Based on the signal-- posn count, a variable called posn-- inc (position increment) is used to indicate the desired position and correspondingly the velocity of the modulator by providing an indication to the microprocessor regarding how far (how many counts) the motor shaft should be turned each millisecond. To send a pure sine wave at a given carrier frequency, posn-- inc is held constant, and thus, the motor is kept turning at a constant speed. The posn-- inc value (per millisecond) for a pure sine wave is based on the carrier frequency according to the equation:
posn-- inc=8192 (carrier-- frequency)/1000 (1)
Thus, when using PSK encoding, when a value zero is being sent, and the motor is in a steady state operation, the posn-- inc is set according to equation (1) above. However, when a value one is being sent, a one hundred eighty degree phase shift must be introduced into the carrier signal. To do this, the motor must slow down long enough to accumulate a one hundred eighty degree phase shift and then return to full speed. In the preferred embodiment of the invention, the phase shift is accomplished in a sixty millisecond interval during which time the posn-- inc variable is controllably changing according to a predetermined table and dictating the desired velocity of the modulator.

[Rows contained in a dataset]
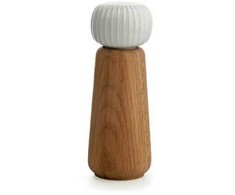 Kähler - Hammershøi Grinder Large - H18 cm - Balta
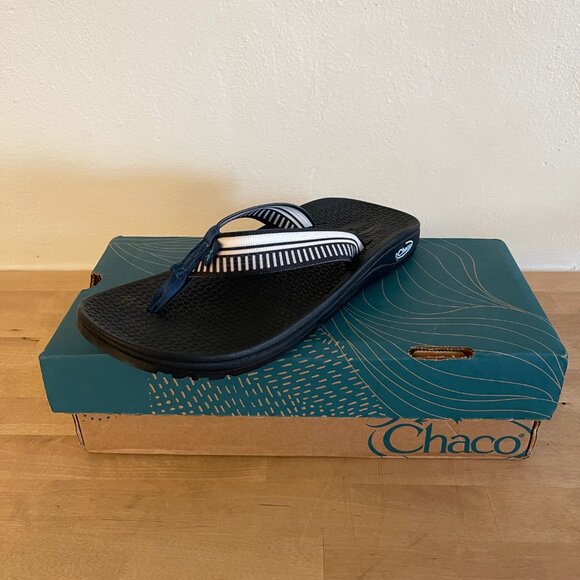 Chaco Classic Flip Flop - Picture 7 of 8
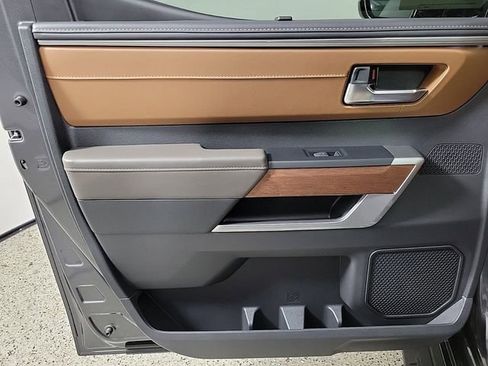 New 2025 Toyota Tundra 1794 Edition image 11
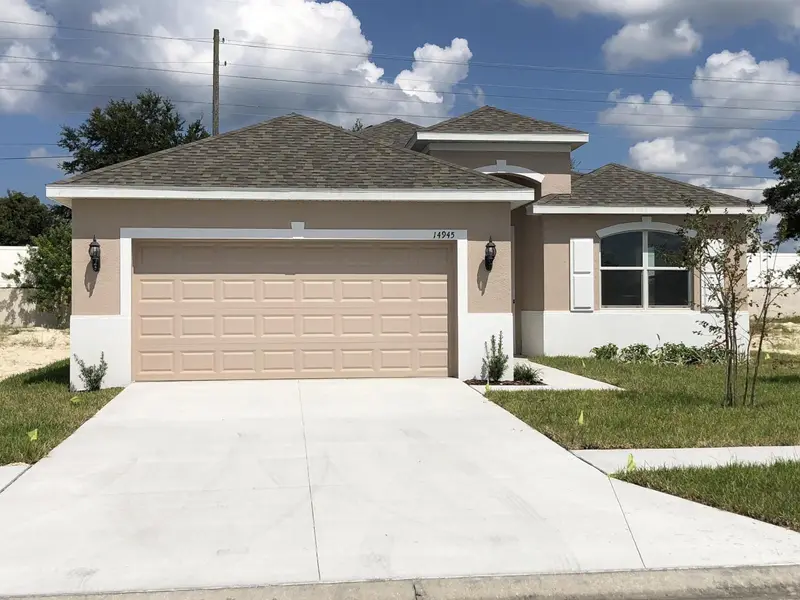 14945 Potterton Cir, FL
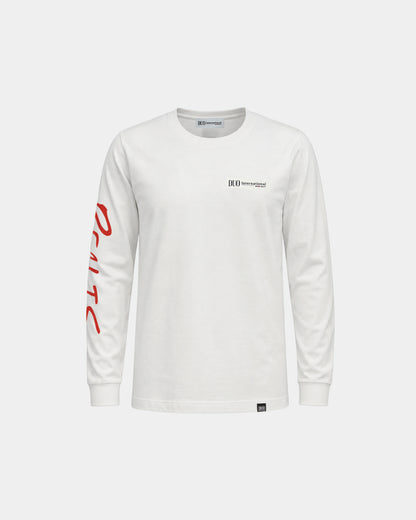Realis L/S Basic Tee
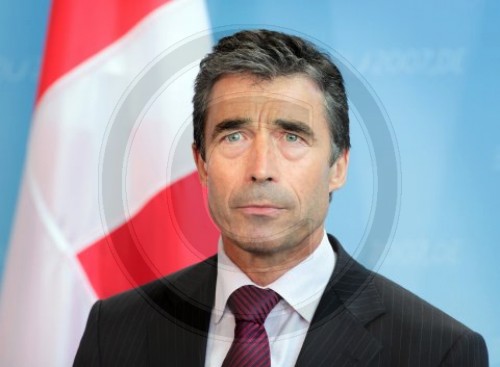 Anders Fogh RASMUSSEN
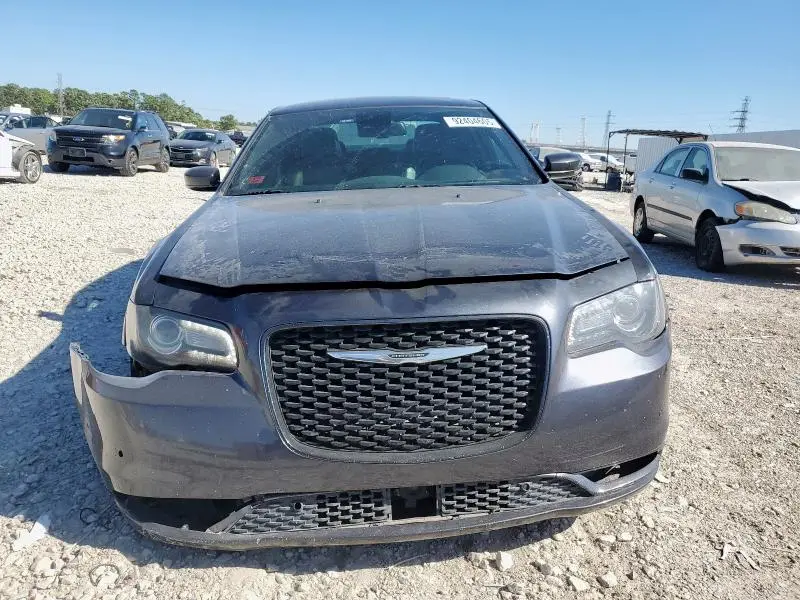 2015 CHRYSLER 300 S  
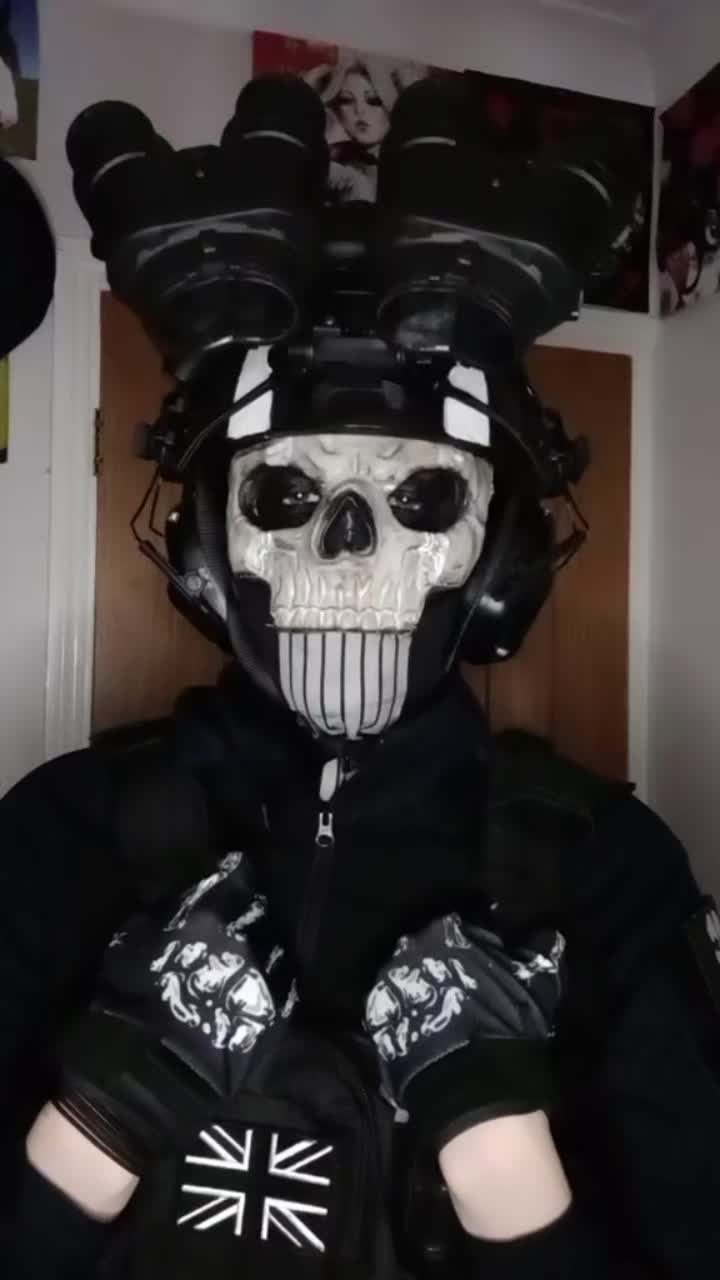 @Raven Cosplay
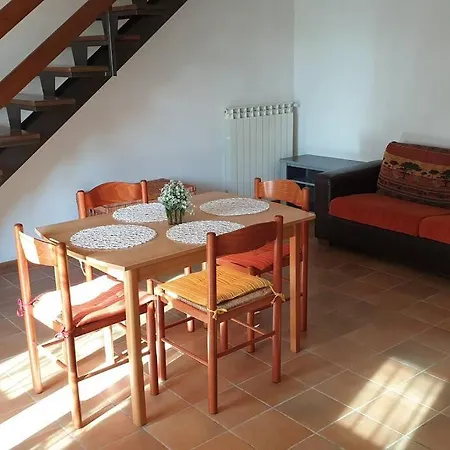 La Casetta Montefiascone Esterno foto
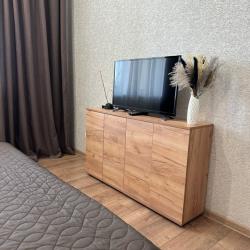 Фото Апартаменты на улице Кочкуровская 3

Instructions
A) In the passage on modulator motor control, over what interval is the phase shift accomplished in the preferred embodiment?
B) Write the next portion of the passage on modulator motor control, picking up after its final sentence.
These rows were taken from a separate source.

Answers in order
A) It is accomplished in a sixty millisecond interval.

B)
The table according to which the posn-- inc variable is changed is generated by using equation (1) above to determine the full speed velocity, and then adding a zero-speed reference phase table to this value to produce a final table called phasetbl. Every element in phasetbl indicates a desired velocity during a one millisecond interval. Thus, the full speed velocity as defined by equation (1) above is shown in FIG. 7a where a steady velocity of one hundred ninety-six counts per millisecond provides an approximately 24 Hz signal (196,000/8192=23.926). In order to phase shift by one hundred eighty degrees during sixty milliseconds, 4096 counts must be "lost" in that time frame. Thus, FIG. 7b provides a "zero speed velocity profile" which shows the number of counts being lost each millisecond over the sixty millisecond interval. It will be appreciated that the integral under the curve of FIG. 7b amounts to -4096 counts. Adding the full speed profile to the zero speed profile generates the final phase table of FIG. 7c. As seen in FIG. 7c, the velocity decreases over an approximately twenty-one millisecond interval from one hundred ninety-six counts per millisecond to about seventy-four counts per millisecond; stays steady at about seventy-four counts per millisecond for about eight milliseconds, and then increases back to one hundred ninety-six counts per millisecond over the next thirty-one milliseconds or so. The final phase table of FIG. 7c is stored in memory local to the microprocessor and is used by the microprocessor to set the posn-- inc values when a bit value one must be sent. It will be appreciated by those skilled in the art that phase tables other than shown in FIG. 7c could likewise be utilized.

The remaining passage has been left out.